SOC II Compliance
Information security is important for all organizations including, not limited to, cloud-computing providers and Software-as-a-Service (SaaS) companies. Data can be mishandles by application and network security providers leaving these enterprises vulnerable to cyber threats such as extortion, data theft, and malware installation.
SOC II Compliance is important to such organizations and provides an auditing procedure for these organizations to ensure they manage data and their clients’ privacy.
What is SOC II Compliance?
Soc II Compliance was developed by the American Institute of CPAs (AICPA). SOC II defines criteria for manager customer data. It is based on five “trust service principles” which are security, availability, processing integrity, confidentiality, and privacy. SOC II Compliance reports sign with each business and their unique practices, allowing for controls that work with the trust principles.
There are two different types of SOC reports:
Type 1 which describes a vendor’s systems and if their design meets relevant trust principles.
Type 2 which details the operational effectiveness of those systems.
SOC II Certification
When a SaaS company goes for SOC II Compliance certification they are assessed by third-party auditors. Internally, a team within the company will work to prepare the organization to meet all of the criteria for SOC II Compliance. Upon certification, the company will continue to monitor itself and continuously improve to re-certify. There are five principles the company must work to align themselves with.
Security protects system resources from unauthorized access. Access controls help prevent potential system abuse, theft, or unauthorized removal of data, misuse of software, and any inappropriate changes or disclosure of information. There are several tools which can help in this instance to prevent security breaches including network and web application firewalls (WAFs), two-factor authentication, and also intrusion detection.
This principle speaks to the accessibility of the system itself, its products and/or services defined by their contracts or service level agreements (SLA). The principle does not address system functionality and usability, but it does involve security related criteria which could impact availability. The company must monitor network performance and availability while also being prepared for security incidents and how to respond and handle them.
- Processing Integrity
Addressing whether or not a system achieves is purpose is the the third principle of processing integrity. Does the system deliver accurate data when it is needed? All data processing in the system must be complete, valid, accurate, timely and authorized. Data processing must be monitored and coupled with quality assurance procedures that can also ensure data integrity.
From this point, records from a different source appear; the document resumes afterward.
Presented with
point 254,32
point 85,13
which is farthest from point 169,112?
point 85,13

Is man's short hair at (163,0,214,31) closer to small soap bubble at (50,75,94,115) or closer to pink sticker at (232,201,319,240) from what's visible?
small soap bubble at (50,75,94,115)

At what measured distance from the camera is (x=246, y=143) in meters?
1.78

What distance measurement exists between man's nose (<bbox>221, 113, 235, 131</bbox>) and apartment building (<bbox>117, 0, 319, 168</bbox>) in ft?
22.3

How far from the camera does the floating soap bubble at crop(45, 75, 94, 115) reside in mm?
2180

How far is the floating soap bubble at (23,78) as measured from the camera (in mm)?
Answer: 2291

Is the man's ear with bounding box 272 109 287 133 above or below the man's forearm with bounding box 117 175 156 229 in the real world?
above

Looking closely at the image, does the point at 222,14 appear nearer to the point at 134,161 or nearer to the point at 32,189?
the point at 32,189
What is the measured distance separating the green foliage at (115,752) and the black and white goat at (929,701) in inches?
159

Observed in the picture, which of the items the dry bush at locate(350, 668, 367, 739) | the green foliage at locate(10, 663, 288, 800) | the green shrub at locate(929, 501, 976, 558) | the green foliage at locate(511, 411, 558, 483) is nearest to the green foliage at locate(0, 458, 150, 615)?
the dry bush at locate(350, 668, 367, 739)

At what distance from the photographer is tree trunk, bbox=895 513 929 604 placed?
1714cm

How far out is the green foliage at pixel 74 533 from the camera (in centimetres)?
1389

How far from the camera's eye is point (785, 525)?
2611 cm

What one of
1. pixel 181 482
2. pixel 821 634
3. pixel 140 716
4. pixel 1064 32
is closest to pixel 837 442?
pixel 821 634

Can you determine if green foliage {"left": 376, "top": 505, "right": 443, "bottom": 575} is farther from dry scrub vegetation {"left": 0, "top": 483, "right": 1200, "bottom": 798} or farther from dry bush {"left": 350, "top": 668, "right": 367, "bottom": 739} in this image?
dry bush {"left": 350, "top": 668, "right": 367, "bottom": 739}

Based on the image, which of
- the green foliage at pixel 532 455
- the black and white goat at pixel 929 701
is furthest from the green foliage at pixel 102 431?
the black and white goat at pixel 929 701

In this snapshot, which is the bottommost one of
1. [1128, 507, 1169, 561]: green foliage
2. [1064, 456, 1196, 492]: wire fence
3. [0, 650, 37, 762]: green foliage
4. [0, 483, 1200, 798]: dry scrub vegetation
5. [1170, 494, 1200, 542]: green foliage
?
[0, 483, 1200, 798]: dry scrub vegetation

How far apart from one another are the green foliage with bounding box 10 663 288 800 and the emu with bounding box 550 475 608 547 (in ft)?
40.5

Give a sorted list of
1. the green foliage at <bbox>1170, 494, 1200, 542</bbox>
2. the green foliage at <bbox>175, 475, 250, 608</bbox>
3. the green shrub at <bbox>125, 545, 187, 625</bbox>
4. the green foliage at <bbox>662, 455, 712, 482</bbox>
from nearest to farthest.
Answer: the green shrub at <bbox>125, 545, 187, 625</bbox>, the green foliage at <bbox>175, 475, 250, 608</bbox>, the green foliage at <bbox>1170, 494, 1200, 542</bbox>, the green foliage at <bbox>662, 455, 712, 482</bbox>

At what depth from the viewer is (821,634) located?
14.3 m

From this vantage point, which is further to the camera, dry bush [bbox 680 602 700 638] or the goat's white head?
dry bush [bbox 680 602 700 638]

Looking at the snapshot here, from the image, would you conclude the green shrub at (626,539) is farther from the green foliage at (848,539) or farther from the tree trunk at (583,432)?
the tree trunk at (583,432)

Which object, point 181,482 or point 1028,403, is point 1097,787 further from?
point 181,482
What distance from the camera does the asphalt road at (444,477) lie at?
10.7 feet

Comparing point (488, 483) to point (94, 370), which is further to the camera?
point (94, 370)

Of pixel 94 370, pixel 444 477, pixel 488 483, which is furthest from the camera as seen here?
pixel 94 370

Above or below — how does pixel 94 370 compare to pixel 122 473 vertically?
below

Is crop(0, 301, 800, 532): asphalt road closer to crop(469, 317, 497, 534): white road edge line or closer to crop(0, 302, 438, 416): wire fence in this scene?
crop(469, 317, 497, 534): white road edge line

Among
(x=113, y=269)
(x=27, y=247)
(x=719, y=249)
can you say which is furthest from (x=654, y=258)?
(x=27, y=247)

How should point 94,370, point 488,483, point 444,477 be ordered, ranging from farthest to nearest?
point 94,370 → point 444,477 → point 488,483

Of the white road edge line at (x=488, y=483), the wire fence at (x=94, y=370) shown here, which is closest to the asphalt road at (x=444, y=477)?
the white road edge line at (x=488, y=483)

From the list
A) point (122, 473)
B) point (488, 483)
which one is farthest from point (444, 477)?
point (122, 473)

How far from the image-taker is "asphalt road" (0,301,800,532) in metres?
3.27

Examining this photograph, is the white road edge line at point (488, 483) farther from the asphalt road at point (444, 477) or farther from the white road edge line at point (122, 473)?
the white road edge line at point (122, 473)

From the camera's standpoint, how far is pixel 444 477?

When access and disclosure is restricted to authorized people or groups
in a system data can be considered confidential. Data can be viewed as client information, intellectual property, sensitive financial data — just to list a few examples. Encryption is key here in order to protect confidentiality during data transmission. Rigorous access controls and implanting network and application firewall can safeguard information that is processed or stored on the company’s systems.
Privacy covers the systems’s collection, use, retention, disclosure ad disposal of personal information. This information must align directly with the company’s privacy notice along with the criteria deemed by the AICPA’s generally accepted privacy principles (GAPP). PII or personal identifiable information refers to data that can identify an individual. This type of information includes Social Security numbers, addresses, names, birthdates, etc. Other types of sensitive information can include information about ones race, health, religion, or sexual orientation. All of these types of information and data are required to be held with extra levels of security and certain controls must be put into place for all PII in order to prevent unauthorized access.
SOC II Compliance is of utmost importance to cloud and SaaS companies, especially in today’s age. Protecting company data and client data is a top priority that requires great focus, hard work, and diligence. When company, such as an SaaS company, is SOC II Compliant, it means:
- The company knows what normal operations look like, are monitoring for threats, monitoring user access levels and can become immediately aware of unauthorized activity.
- The company has the tools in place to recognize threats and alert appropriate members of the organization to evaluate the threat in order to continue to protect data and the company’s systems.
- The company will have information on security incidents in order to understand the scope of any potential issue and begin to remediate systems and processes while restoring data and process integrity.